Executives and officials from zoos and public aquariums all over the country are meeting in Houston this week. They’re talking about the conservation programs they’re involved in around the world, and, they’re exploring the use of art to get people involved in conservation. Houston Public Radio’s Jim Bell explains.
The Zoos and Aquariums Committing to Conservation conference is held every two years to promote and grow the role they both play in supporting conservation programs. Canadian nature artist Jeffrey Whiting is there representing a group called Artists for Conservation, which he says was created to use art to support nature conservation.
“The purpose of the ZACC conference is to bring together zoos, aquariums, NGOs, and conservation organizations internationally, such as our organization, the Artists for Conservation Foundation, to get together and talk about some of the conservation issues we are faced with, and how we can work together to support the cause.”
Their common “cause” is conservation of the natural world, and Whiting says the 500 artists in his organization are generating millions of dollars for conservation programs by selling their nature paintings, sculptures and photographs on the Artists For Conservation website.

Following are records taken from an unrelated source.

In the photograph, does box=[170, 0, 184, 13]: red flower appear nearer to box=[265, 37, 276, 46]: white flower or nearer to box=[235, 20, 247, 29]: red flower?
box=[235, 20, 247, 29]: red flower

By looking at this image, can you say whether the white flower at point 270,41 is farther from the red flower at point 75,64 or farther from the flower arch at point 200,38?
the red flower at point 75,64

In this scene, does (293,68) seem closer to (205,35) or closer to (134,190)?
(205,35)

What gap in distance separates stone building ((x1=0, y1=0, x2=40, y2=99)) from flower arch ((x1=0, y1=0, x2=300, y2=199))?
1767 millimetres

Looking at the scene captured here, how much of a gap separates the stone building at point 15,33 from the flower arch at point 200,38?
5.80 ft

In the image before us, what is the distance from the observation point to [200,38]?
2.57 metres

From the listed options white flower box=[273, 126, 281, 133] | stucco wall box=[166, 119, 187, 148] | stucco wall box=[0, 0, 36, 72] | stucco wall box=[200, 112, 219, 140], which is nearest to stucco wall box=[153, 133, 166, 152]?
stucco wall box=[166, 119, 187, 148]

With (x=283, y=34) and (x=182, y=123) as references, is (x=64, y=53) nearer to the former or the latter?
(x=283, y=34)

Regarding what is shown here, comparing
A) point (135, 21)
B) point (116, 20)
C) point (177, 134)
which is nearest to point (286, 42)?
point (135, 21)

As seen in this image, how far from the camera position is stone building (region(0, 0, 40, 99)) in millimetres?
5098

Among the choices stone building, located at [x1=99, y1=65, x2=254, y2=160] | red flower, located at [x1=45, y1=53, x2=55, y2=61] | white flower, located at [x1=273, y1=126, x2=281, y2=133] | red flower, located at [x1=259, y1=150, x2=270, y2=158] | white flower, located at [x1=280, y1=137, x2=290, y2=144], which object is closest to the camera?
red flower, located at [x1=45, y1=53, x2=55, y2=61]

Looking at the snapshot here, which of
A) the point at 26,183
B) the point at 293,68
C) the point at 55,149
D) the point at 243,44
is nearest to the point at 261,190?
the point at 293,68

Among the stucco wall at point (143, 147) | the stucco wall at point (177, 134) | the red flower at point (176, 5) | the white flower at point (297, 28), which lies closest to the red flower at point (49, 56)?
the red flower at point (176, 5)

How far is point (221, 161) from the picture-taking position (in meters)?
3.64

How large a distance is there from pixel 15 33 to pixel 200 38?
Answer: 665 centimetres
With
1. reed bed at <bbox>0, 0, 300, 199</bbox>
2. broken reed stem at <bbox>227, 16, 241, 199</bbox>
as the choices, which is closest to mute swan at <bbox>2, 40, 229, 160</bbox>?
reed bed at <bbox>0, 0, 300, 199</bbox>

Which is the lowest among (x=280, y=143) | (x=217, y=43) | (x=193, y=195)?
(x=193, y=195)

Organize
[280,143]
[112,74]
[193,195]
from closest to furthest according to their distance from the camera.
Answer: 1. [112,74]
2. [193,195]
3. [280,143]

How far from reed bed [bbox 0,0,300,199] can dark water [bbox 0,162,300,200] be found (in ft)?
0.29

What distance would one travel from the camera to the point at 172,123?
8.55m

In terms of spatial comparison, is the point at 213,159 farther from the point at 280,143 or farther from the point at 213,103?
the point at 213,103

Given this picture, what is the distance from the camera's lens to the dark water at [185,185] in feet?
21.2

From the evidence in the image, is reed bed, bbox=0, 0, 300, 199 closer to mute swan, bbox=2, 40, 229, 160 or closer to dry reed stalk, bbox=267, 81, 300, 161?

“We have a tally of nearly 13 million in the last two years that’s been pledged through this website. Those are, again, to emphasis, potential pledges. It’s contingent on the artwork selling. But that’s to give you an idea of the magnitude of the concern and will that’s within the artists community.”
Whiting says nature artists, zoos and aquariums are a natural fit with all sorts of common ground, because they all want the same thing: to preserve nature in all its forms. There’s more information about Artists for Conservation, and links to their work on the website KUHF dot org. Jim Bell, Houston Public Radio News.